When it comes down to it, I don’t know how healthy relationships are supposed to work.  If a friend needs help and a place to stay, and you can provide it, what does the friend owe you?  Is that a favor?  Is that simply what friends do?  It feels like a debt; how will I repay it? 

I conclude that I need to have a talk with my friends.

since you asked

September 6, 2010

Just a quick catchup for anyone who’s still reading… and for myself, because I really need to write more.

Granma died two weeks ago.  I am still living in her house, supposedly sticking around to help my dad out.  He doesn’t ask me to really do anything, though.  So I have mostly been staring out the window feeling sad, watching Cooking Channel, cooking my Indian food, hiding photos and other family paraphernalia (to make the house a little more neutral– it’s kindof weird to be alone in my grandparents’ house), or throwing granma’s knickknacks out (don’t tell dad– I’m doing him a goddamn favor, considering all the shit gma had, but he’s got a bit of a be-in-charge-of-everything problem).

I inherited granma’s dog.  She is an awesome little friend but doesn’t know how to be a dog.  Working on that.

Still recovering from divorce.  More on that later.

Still recovering from losing my faith.  Much more on that later.

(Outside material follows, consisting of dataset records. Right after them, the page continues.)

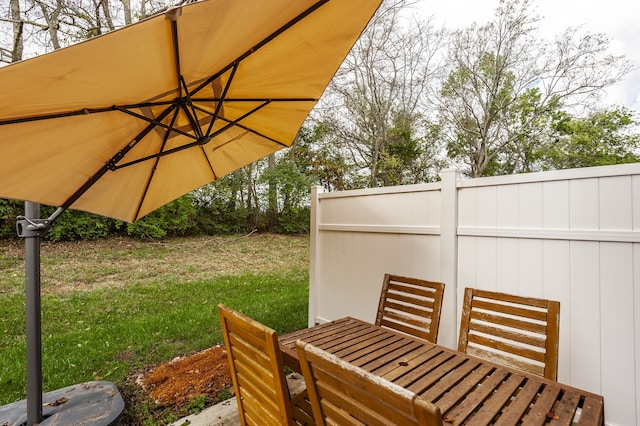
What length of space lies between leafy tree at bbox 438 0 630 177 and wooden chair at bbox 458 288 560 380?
31.0ft

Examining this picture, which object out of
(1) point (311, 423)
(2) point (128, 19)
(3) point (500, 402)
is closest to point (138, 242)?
(2) point (128, 19)

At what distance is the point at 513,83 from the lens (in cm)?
929

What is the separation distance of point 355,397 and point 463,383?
740mm

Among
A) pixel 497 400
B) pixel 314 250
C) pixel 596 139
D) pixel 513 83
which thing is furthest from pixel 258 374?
pixel 596 139

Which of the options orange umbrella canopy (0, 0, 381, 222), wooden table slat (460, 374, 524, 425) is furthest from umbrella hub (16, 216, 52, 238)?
wooden table slat (460, 374, 524, 425)

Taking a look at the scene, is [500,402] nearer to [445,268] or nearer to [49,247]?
[445,268]

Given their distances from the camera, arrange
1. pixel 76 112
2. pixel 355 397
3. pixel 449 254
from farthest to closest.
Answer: pixel 449 254 < pixel 76 112 < pixel 355 397

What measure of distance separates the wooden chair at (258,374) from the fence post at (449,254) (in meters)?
1.60

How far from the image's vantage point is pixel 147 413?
2236mm

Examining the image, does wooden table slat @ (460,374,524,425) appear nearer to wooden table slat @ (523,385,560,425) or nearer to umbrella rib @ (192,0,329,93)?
wooden table slat @ (523,385,560,425)

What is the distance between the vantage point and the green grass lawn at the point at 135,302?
3.05 m

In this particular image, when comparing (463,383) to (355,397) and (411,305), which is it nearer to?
(355,397)

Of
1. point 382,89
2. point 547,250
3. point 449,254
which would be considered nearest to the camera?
point 547,250

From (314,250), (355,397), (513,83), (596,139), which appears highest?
(513,83)
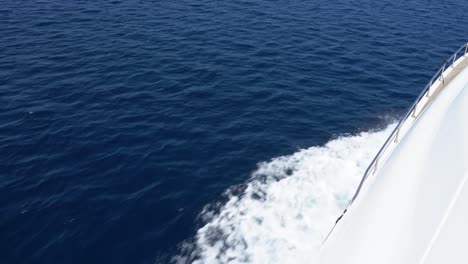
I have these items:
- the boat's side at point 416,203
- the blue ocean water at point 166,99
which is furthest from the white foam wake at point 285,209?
the boat's side at point 416,203

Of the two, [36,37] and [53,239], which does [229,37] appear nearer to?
[36,37]

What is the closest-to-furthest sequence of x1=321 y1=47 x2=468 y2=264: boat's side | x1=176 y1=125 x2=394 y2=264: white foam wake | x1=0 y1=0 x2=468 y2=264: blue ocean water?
x1=321 y1=47 x2=468 y2=264: boat's side, x1=176 y1=125 x2=394 y2=264: white foam wake, x1=0 y1=0 x2=468 y2=264: blue ocean water

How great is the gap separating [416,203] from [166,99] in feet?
61.3

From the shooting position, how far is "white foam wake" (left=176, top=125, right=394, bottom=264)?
51.3ft

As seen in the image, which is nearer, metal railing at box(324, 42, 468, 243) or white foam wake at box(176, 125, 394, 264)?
metal railing at box(324, 42, 468, 243)

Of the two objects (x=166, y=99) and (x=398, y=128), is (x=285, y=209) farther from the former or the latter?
(x=166, y=99)

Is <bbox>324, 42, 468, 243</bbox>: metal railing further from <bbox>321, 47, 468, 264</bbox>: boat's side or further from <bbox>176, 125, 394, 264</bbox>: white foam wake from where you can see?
<bbox>176, 125, 394, 264</bbox>: white foam wake

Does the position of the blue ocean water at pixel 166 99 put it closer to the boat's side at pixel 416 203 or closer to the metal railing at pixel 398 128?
the metal railing at pixel 398 128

My family is kindof insane right now.  Hard to trust them.  My dad and one sister are addicts (alcohol and pot, and meth), my mom is a classic enabler, one sister is doing fine but in a pretty solid partying phase, and my brother liked my ex-husband a lot and doesn’t want to know why I left, so I don’t exactly trust him right now.  I am trying to focus on supporting my mom and helping her feel ready to escape the place.

And, I am preparing to move back to Southern California.

Gotta get my life together.  I think I am ready now.  Or, I am ready to be ready… somewhere in there.